You could call it the commercialization of the church, and it’s all about running the church like it’s a corporation.

The Church is Not A Company

This is everywhere. Pastors are posting incessantly on their blogs about how to “grow your church” or “attract new followers” or “increase attendance”. Recently, there was a blog from one of these “church consultants” entitled 8 Reasons Most Churches Never Break the 200 Attendance Mark. At the start of the article, the author states that there’s nothing wrong with small churches. He then proceeds to list 8 reasons why being a small church is a negative. The problem was that this list could have applied to a small business, not a church.

And therein lies the problem: too many people view the church as a corporation that has to turn a profit or meet quarterly goals or boost sales to appease shareholders. In the church-as-corporation world, if a church isn’t growing every week, then something must be wrong with it. Never mind the fact that the vast majority of American churches have less than 100 members in attendance. While we do have a responsibility to go out into our community and witness to others about the Gospel, we can’t force growth. It has to be blessed by God, and if we try and make our church more like a business in order to attract followers, we risk losing the Gospel in the process.

Pastors Are Caretakers, Not CEOs

In the list mentioned above, the number one reason the author says is wrong with small churches is that the pastor is the primary caregiver. It’s hard to read a Christian list that claims that the number one problem with church growth in America is actually the most important thing that pastors are supposed to do (1 Peter 5:2-3). As in, that’s literally the definition of pastor. If we didn’t have the mindset that the church is a business, we wouldn’t be listing Biblical commands as “problems”.

It’s can be a little sad when there’s a funeral or a wedding and the pastor officiating talks about the parties involved in an abstract kind of way because he doesn’t have a personal relationship with them. It’s valuable to have a pastor that can actually relate to the people involved because it’s been his job to shepherd them as part of his flock. We live in the age of the celebrity pastor, where it’s fashionable to strive to have the largest Twitter/Facebook/Blog following that you can have. It’s almost as if the success of ministry is measured by the number of Facebook likes. Is that the way Jesus wanted the church to be run?

The Purpose of the Church

The truth is that when the focus of a church becomes all about growth and achieving set goals and increasing membership, the ministry of the church gets lost. It’s ironic how we can be so focused on growing attendance that we offer nothing when the attendees arrive. Did Jesus want His church to be all about “acting like a big organization” and “increasing membership”? Sure, growth is a good thing, and we should be doing our job to try and grow. But ultimately, the Holy Spirit and the work of Jesus is what grows a church.

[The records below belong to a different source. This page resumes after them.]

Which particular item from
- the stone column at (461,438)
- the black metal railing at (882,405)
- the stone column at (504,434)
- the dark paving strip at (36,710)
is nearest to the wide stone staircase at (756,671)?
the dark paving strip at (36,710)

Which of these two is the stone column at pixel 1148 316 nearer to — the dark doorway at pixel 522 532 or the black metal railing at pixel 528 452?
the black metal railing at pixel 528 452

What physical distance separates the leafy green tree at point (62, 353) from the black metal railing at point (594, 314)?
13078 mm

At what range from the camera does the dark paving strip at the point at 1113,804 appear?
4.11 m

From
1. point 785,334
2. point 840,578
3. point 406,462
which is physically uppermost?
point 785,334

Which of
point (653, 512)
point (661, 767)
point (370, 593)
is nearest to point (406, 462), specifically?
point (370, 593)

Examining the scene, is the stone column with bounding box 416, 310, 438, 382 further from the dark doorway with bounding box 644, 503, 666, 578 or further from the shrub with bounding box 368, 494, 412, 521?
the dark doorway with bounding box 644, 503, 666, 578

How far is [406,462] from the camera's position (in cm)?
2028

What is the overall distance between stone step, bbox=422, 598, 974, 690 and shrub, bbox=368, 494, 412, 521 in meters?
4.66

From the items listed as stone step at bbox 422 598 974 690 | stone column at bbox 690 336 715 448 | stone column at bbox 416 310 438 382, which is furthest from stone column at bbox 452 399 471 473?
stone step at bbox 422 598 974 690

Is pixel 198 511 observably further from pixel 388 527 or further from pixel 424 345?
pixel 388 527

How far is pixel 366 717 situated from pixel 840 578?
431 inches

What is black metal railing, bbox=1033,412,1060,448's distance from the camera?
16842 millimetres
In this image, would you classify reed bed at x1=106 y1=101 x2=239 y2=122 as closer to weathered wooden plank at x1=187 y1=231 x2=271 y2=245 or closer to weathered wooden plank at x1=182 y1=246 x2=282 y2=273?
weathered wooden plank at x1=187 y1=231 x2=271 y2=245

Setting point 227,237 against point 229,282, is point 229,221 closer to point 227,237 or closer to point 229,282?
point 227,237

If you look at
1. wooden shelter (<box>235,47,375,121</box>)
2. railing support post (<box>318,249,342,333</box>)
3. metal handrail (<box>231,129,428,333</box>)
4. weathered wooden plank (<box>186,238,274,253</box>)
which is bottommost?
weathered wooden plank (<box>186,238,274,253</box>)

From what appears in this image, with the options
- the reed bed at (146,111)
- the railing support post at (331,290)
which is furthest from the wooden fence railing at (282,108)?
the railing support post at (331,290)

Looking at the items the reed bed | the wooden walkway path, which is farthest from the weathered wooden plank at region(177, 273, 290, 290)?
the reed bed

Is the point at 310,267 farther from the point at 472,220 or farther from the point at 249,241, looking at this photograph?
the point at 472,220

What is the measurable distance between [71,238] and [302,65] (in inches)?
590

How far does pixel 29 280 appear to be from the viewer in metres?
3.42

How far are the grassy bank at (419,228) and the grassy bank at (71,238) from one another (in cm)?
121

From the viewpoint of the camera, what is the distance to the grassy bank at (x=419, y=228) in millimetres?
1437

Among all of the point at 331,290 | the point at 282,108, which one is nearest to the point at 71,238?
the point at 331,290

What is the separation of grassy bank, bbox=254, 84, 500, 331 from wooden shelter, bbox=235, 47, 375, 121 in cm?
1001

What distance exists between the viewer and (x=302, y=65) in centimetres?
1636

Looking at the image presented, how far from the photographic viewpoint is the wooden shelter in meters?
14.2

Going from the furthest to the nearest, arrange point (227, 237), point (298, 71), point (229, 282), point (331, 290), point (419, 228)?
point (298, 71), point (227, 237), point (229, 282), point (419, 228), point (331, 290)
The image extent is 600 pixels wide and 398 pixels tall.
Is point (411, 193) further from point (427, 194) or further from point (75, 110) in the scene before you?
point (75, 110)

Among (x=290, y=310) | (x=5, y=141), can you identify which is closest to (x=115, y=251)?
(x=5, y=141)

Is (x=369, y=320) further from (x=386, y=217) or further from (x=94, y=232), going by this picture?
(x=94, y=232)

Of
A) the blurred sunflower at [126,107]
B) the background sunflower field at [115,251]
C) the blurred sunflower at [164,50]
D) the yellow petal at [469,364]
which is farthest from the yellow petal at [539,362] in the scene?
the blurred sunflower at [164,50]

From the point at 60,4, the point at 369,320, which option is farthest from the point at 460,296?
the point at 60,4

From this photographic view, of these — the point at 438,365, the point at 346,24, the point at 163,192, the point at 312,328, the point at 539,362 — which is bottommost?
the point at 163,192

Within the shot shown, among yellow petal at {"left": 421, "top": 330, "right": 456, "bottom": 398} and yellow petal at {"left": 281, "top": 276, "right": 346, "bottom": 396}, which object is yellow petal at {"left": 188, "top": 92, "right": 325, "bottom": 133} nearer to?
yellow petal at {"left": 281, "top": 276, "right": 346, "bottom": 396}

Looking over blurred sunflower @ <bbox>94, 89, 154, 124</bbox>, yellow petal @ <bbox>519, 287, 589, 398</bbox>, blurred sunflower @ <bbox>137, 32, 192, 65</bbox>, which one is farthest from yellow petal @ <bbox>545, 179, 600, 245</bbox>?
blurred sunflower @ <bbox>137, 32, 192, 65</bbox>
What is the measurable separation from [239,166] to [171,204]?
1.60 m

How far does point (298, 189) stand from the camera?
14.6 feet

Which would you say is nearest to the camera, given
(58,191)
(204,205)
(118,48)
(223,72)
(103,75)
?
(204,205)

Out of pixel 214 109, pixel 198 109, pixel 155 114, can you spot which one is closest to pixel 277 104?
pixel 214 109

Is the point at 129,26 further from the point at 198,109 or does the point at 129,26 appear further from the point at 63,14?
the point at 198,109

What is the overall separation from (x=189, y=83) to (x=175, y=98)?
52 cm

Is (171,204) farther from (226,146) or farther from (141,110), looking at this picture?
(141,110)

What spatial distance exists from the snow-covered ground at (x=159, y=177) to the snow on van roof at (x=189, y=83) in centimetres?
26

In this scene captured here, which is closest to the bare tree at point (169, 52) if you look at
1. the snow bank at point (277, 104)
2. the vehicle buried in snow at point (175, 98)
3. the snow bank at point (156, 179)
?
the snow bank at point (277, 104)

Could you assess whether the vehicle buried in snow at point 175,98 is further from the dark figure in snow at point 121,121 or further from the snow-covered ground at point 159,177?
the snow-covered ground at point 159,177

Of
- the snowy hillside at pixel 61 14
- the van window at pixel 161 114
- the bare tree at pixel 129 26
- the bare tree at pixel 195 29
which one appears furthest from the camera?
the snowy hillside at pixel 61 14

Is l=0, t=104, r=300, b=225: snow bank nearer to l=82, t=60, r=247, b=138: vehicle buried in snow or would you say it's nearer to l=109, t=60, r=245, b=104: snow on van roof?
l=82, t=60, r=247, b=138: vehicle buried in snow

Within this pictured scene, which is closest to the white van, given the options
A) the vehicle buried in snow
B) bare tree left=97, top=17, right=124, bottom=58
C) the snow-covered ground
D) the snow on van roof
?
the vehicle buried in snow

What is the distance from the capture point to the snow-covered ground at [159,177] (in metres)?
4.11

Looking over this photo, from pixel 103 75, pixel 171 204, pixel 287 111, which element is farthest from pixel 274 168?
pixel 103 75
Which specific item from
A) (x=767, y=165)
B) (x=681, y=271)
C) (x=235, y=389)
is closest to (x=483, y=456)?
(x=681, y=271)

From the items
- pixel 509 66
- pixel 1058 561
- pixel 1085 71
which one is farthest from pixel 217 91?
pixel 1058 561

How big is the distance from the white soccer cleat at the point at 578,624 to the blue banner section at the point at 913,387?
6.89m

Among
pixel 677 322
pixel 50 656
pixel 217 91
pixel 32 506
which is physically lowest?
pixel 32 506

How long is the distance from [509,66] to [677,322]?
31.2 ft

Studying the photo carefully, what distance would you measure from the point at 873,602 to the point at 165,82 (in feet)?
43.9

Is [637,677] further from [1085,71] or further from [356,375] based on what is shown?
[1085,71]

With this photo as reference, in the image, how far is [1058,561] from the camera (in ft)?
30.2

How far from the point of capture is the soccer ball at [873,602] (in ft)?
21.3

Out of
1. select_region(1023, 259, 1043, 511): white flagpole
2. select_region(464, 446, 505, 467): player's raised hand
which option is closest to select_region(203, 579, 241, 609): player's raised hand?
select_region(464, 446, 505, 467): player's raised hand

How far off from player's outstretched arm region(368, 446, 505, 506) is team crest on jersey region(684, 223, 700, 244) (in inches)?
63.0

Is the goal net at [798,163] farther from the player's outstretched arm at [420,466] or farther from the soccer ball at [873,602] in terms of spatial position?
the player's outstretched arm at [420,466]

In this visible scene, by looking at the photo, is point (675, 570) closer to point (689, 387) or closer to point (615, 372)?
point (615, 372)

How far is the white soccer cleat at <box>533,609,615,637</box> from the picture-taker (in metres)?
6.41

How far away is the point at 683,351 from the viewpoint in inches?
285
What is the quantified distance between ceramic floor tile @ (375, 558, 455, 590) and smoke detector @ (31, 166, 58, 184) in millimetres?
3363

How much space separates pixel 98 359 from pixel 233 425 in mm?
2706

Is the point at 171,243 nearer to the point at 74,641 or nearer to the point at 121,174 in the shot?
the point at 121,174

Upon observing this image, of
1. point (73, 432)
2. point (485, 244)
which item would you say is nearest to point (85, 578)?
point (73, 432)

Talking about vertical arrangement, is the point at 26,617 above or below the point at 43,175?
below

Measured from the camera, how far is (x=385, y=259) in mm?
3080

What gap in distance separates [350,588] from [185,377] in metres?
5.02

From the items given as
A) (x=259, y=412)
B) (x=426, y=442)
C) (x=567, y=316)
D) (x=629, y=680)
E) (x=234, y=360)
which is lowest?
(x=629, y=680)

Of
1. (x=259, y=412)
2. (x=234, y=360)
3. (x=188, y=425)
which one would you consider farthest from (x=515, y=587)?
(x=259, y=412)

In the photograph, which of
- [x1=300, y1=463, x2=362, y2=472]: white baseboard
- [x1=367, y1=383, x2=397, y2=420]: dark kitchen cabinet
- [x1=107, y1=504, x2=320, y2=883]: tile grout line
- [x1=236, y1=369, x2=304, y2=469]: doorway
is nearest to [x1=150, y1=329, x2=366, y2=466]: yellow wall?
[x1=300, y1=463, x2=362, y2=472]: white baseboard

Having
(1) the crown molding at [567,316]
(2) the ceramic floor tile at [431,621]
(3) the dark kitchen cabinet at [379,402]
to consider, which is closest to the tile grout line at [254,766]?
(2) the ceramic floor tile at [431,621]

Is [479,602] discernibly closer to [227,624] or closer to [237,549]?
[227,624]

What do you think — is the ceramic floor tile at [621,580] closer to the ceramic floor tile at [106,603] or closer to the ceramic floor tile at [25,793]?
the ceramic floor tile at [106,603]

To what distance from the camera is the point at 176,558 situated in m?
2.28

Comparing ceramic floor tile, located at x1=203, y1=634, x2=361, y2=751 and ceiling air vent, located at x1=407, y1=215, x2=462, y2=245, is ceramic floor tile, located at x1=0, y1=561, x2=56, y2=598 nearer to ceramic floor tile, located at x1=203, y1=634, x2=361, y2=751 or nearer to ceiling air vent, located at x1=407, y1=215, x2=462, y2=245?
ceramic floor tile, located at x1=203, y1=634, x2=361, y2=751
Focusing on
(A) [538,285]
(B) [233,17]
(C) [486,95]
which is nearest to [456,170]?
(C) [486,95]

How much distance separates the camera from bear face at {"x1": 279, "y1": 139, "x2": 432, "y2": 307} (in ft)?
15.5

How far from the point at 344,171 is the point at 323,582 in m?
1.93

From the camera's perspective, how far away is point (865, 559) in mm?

When you start arbitrarily setting membership goals that you can only reach by God’s grace, the temptation is strong to start incorporating entertainment and gimmicks to gain membership.

Jesus said, “All authority in heaven and on earth has been given to me. Go therefore and make disciples of all nations, baptizing them in the name of the Father and of the Son and of the Holy Spirit,  teaching them to observe all that I have commanded you. And behold, I am with you always, to the end of the age.” (Matthew 28:18-20)

The foundation of growing a church is letting Jesus grow it, and making disciples of all nations and preaching the Gospel faithfully. The moment the mission of the Gospel is eclipsed by business-like goals, something has gone wrong. There is no point in asking sinners to fellowship with other sinners in the light of redemptive grace if our intent in leading them to worship is not so they can know Christ, but so that we can add a number to our count. We should pray that the Gospel comes first, and that any effort to grow the church is done in submission to Him. It’s His church, after all.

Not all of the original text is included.